O M-Chat como ferramenta de triagem
O teste de triagem utilizado, conhecido como M-Chat, já é capaz de identificar sinais de TEA em crianças pequenas. Disponível na Caderneta Digital da Criança e nos sistemas eletrônicos de saúde, ele permite que profissionais detectem precocemente potenciais sinais de autismo.
A partir daí, cada criança pode receber estímulos direcionados e terapias específicas, ajustadas às necessidades individuais.
A linha de cuidado para TEA define uma rede integrada, desde a atenção primária até serviços especializados, incluindo Centros Especializados em Reabilitação (CER) e serviços de saúde mental.
O objetivo é criar fluxos de encaminhamento, garantindo que cada criança receba o suporte adequado e contínuo, especialmente se houver comorbidades ou sofrimento psíquico.
Projeto Terapêutico Singular
Outra novidade é o fortalecimento do Projeto Terapêutico Singular (PTS), que promove planos de tratamento individualizados.
Construídos em parceria entre equipes multiprofissionais e famílias, esses planos permitem que cada criança receba atenção personalizada, com estímulos, terapias e acompanhamento adaptados às suas necessidades específicas.
O ministério também reforça a centralidade das famílias no desenvolvimento infantil.

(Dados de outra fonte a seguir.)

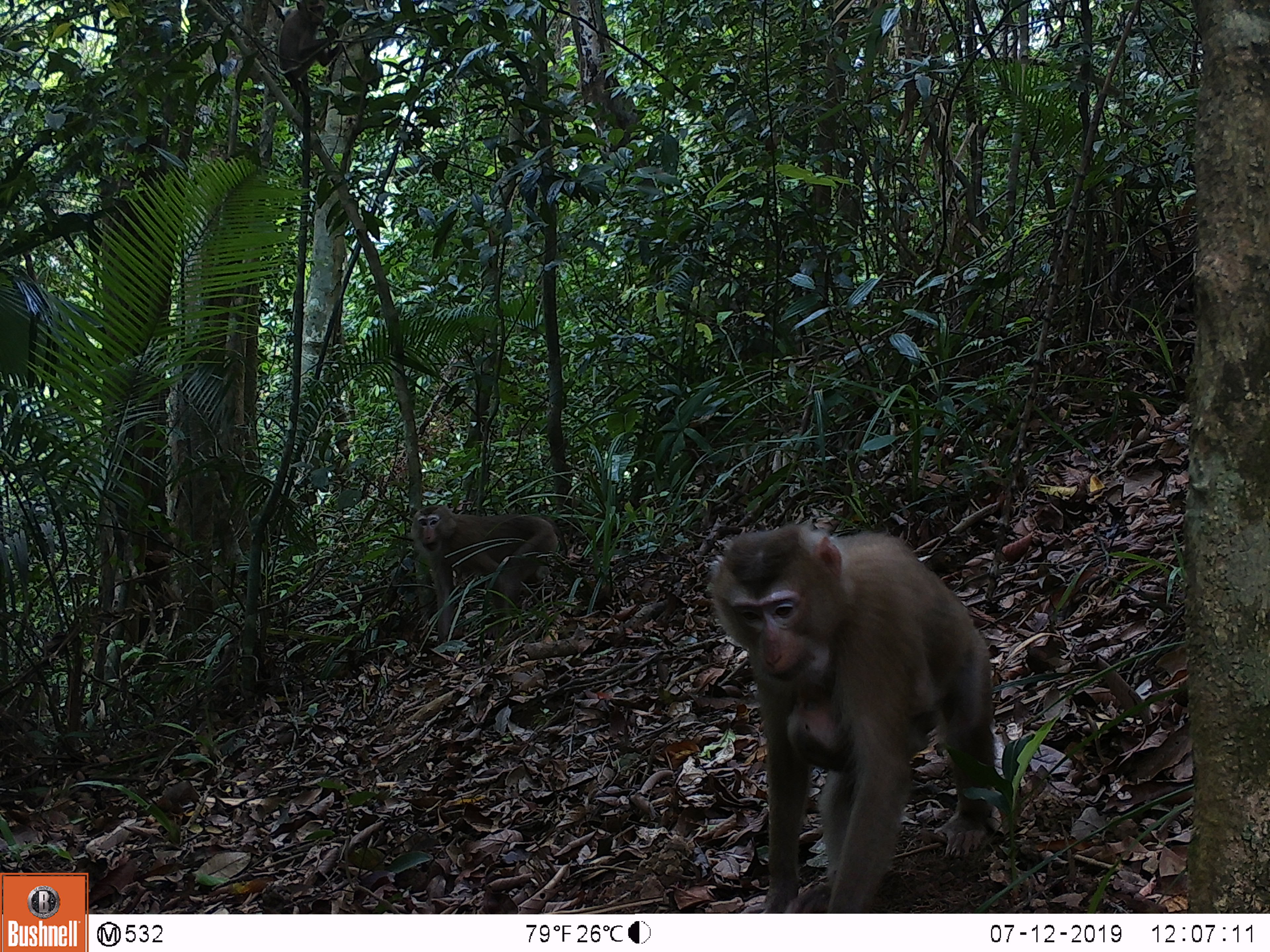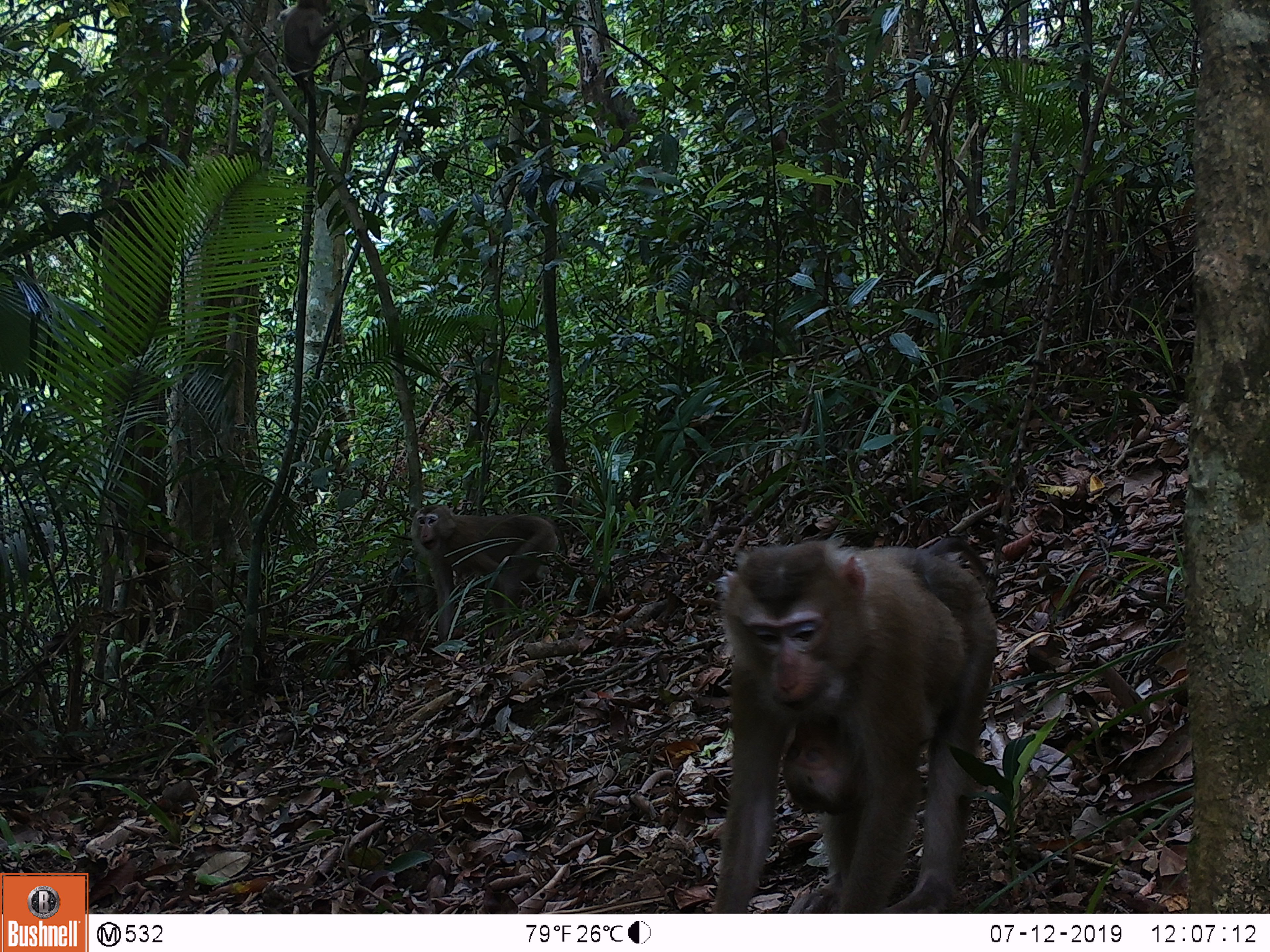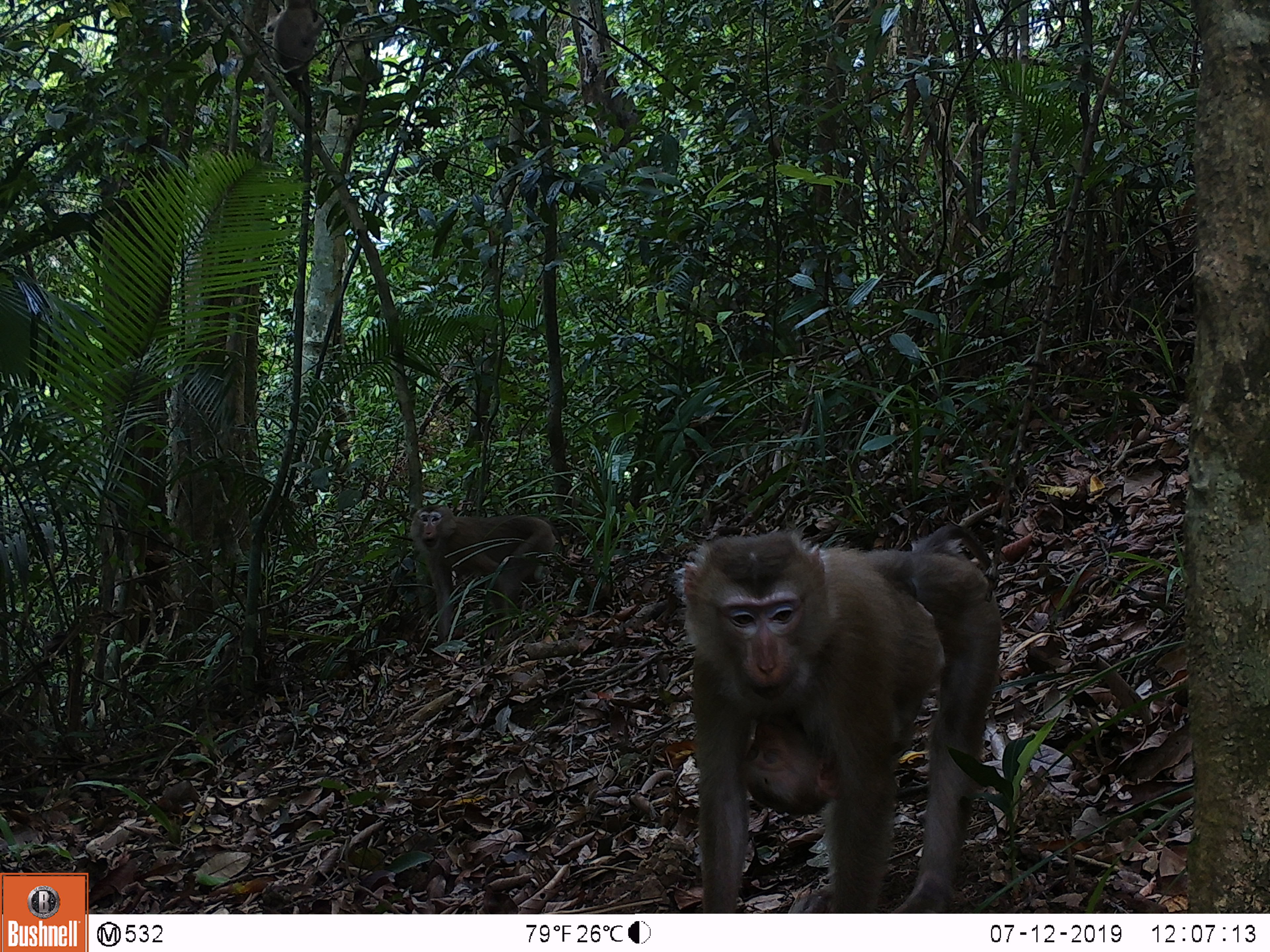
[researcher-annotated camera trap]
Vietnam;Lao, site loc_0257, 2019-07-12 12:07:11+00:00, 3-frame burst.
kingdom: Animalia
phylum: Chordata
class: Mammalia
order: Primates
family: Cercopithecidae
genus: Macaca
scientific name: Macaca nemestrina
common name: pig-tailed macaque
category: pig tailed macaque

A nova linha de cuidado inclui orientação parental, grupos de apoio e capacitação de profissionais para que práticas no ambiente domiciliar complementem o trabalho das equipes de saúde.
Essas ações buscam reduzir a sobrecarga familiar e fortalecer vínculos afetivos, reconhecendo o papel crucial dos cuidadores no processo de crescimento e desenvolvimento da criança.
Impacto social
Com estimativa de que 1% da população brasileira viva com TEA e 71% desses indivíduos apresentando outras deficiências, a nova linha de cuidado representa um avanço importante na integração de serviços pelo SUS.
A abordagem precoce e estruturada não apenas melhora o prognóstico das crianças, mas também oferece suporte concreto às famílias, fortalecendo redes de cuidado e prevenindo o isolamento social.
Próximos passos e implementação
A atualização do Guia de Intervenção Precoce e a implementação de programas de treinamento de habilidades para cuidadores, alinhados com recomendações da OMS, reforçam a perspectiva de um sistema de saúde mais eficiente e humanizado.
A expectativa é que essas ações transformem a realidade de crianças com TEA no Brasil, promovendo desenvolvimento saudável, inclusão e maior qualidade de vida desde os primeiros anos.